La prima parte, pars destruens, sottopone a durissima critica la religione cattolica. Essa viene analizzata innanzitutto sotto il profilo della giustizia: se e come la giustizia divina ed il magistero papale possano coniugarsi con una moderna concezione del diritto. La comparazione dei dogmi della Chiesa romana con i principali testi universalmente accettati (come la Dichiarazione dei diritti dell’uomo), ed i dubbi che ne sorgono, portano invariabilmente alla constatazione delle caratteristiche inique e prevaricanti dell’insegnamento cattolico.
L’inaccettabilità del magistero, specificatamente su questioni come l’infallibilità papale, la sessuofobia, la violenza istituzionale cristiana è l’argomento costante dei saggi che seguono. Lo scritto Aforismi, che chiude la prima parte, disseca meticolosamente alcuni dogmi quali la verginità di Maria e la risurrezione, sottolineandone il livello di astrusità a cui è arrivata l’ermeneutica cattolica: che raggiunge vertici emblematici nel rapporto Trinità-Sacra Famiglia, con Maria che arriva ad essere «figlia di suo figlio, figlia del suo cooperatore genetico, madre di uno dei suoi tre padri, nonna di suo marito, nonna di un altro Dio, quindi bisnonna di suo figlio». Alla domanda «quanti suoceri, per esempio, come sposa di Cristo, avrebbe la Chiesa?» l’autore, «per mancanza di potenza di calcolo, e di voglia», non si sente di dare una risposta.
Non stupisce, quindi, che la gerarchia ecclesiastica abbia valutato questi ragionamenti come pericolosi per i suoi studenti, portando al licenziamento di Lombardi Vallauri. Non resta che constatare come, ancora una volta, le migliori critiche al cristianesimo in generale, ed al cattolicesimo in particolare, vengano proprio da ex fedeli: forse è tempo che anche gli atei, nella loro battaglia culturale a favore del razionalismo, dedichino maggiore attenzione allo studio delle religioni.

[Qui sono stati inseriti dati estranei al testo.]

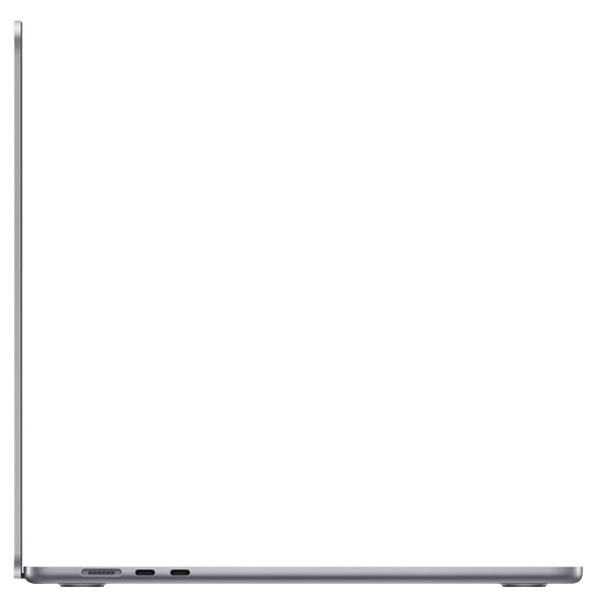 15"MacBook Air M3 chip 512GB Grey
                                    image number 2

La seconda parte, pars destruens-construens, è dedicata all’apofatismo. Lombardi Vallauri così definisce (pagina 234) «lo sperimentare un’oscurità intellettuale che non consente forse nemmeno più il distinguere affermazione e negazione», atteggiamento nel quale si identifica. Cercando di andare oltre al cattolicesimo, l’autore si spinge fino ad esaminare esperienze religiose a bassissimo, se non nullo, contenuto dogmatico-rituale (il buddismo Theravâda, lo yoga sperimentale), ritenute uno stadio più evoluto a livello etico.

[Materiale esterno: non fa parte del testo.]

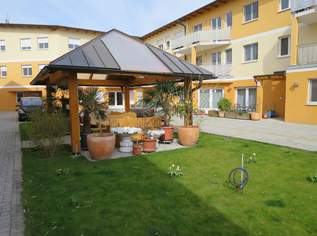 2 Zimmer in wunderschöner Wohnhausanlage am Stadtrand zu Wien, 949 €, Immobilien-Wohnungen in 2201 Gerasdorf bei Wien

Nella sua ricerca apofatica l’autore definisce infine il quadro in cui intende muovere la propria ricerca: «un orizzonte di luce con al centro un cerchio di tenebra: della luce non possiamo dubitare, la vediamo, la tocchiamo con mano: è la luce dell’essere… ma se cerchiamo di vedere la scaturigine della luce incontriamo la tenebra».
Un libro di alto livello speculativo, una lettura stimolante per credenti e non credenti.